We don't seem to have clots in the dependent tubing (which we usually hang as much off the bed as possible with no loops) but more clotting within the chest tube closest to the patient and the part within the patient, where we can't see it. Drainage might stop, we get an xray and there's massive fluid build up within the chest, tube is stripped and clots are pulled out and then it drains, so to prevent that our docs like for us to aggressively strip the tubes, even days after surgery or extubation, so these kids aren't always heavily sedated and it hurts!
The fluid doesn't clot in the dependent loops, but it does completely fill the lumen so that your suction can't get to the pointy end. Coiling the tubing on the bed lets the fluid sort of spread out so that the suction isn't attenuated so much. (I think!) Our chest tubes are usually out by POD 2 unless the kid is sick. They'll usually pull the LA line on POD 1 and if there's no bleeding and the drainage is minimal then the chest tube could be pulled several hours later. So I'm wondering why your kids bleed so much.

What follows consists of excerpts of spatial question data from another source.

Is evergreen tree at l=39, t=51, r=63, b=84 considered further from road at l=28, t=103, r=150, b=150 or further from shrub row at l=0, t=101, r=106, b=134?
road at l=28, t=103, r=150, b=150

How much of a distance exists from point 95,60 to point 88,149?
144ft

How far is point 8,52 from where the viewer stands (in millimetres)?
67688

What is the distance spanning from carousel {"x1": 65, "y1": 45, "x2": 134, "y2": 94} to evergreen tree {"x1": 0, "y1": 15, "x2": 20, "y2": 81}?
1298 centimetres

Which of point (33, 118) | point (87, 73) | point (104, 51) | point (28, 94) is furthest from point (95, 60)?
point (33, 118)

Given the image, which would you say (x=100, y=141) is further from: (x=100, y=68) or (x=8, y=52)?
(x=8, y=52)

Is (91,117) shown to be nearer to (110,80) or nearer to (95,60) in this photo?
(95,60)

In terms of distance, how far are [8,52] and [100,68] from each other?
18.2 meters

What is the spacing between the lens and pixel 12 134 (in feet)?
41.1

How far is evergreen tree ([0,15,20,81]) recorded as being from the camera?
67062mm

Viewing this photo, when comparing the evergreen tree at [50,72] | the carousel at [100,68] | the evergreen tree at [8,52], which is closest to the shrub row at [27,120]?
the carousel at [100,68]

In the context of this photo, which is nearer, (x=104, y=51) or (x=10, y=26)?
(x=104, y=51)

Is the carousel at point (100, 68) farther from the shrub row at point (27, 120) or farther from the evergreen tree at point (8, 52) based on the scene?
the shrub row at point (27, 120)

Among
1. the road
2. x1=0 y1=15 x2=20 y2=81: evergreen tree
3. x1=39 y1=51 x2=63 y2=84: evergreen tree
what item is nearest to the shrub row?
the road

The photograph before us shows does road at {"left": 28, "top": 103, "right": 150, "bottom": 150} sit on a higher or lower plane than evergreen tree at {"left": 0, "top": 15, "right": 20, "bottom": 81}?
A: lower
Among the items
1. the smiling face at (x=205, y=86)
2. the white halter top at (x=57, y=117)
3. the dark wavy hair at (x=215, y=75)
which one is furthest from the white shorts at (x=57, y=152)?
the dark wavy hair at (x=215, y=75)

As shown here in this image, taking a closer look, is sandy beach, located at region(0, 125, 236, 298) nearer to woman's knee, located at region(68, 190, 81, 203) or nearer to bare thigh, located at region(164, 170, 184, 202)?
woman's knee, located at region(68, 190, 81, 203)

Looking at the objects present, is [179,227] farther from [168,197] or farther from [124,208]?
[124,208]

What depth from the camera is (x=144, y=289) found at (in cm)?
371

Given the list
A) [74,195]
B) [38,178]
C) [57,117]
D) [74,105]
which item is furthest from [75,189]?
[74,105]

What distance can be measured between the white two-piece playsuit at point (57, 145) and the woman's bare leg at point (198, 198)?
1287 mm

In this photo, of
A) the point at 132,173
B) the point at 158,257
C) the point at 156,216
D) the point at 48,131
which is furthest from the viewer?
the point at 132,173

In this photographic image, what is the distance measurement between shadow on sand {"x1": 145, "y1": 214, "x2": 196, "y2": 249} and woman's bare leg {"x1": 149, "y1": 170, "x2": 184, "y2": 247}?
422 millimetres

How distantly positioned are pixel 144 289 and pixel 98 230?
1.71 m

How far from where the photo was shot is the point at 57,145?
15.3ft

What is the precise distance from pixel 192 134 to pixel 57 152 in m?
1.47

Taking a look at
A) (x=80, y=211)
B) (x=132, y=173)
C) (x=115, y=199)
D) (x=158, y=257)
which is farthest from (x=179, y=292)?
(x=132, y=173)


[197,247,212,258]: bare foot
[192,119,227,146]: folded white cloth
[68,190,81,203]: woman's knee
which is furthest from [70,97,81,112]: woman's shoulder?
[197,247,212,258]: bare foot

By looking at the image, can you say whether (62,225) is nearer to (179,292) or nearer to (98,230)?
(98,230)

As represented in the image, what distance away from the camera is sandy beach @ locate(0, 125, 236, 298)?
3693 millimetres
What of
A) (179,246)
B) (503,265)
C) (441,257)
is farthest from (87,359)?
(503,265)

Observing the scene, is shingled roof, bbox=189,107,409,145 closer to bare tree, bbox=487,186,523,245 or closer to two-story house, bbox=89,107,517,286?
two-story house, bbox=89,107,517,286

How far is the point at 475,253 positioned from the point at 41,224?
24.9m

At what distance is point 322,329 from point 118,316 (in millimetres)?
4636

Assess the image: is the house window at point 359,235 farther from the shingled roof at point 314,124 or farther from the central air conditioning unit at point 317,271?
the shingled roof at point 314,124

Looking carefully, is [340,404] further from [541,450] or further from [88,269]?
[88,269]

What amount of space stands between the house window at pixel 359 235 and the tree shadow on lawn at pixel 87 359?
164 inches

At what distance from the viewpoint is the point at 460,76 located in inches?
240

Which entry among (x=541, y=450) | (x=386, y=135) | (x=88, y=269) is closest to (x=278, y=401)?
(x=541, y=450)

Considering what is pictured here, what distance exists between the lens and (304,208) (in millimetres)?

We're really aggressive with getting the bleeding stopped, and give protamine, platelets and sometimes FFP if needed.
The last kid we had tamponade was older, large, difficult to anticoagulate (idiosyncratic heparin metabolism), had no chest tube for 2 days already, looked great the day before and had been extubated. The big crump came in the middle of Saturday morning rounds and our surgical team was already in house for a semi-elective sternal debridement. Stat echo, a quick trip down the hall and everything was fixed.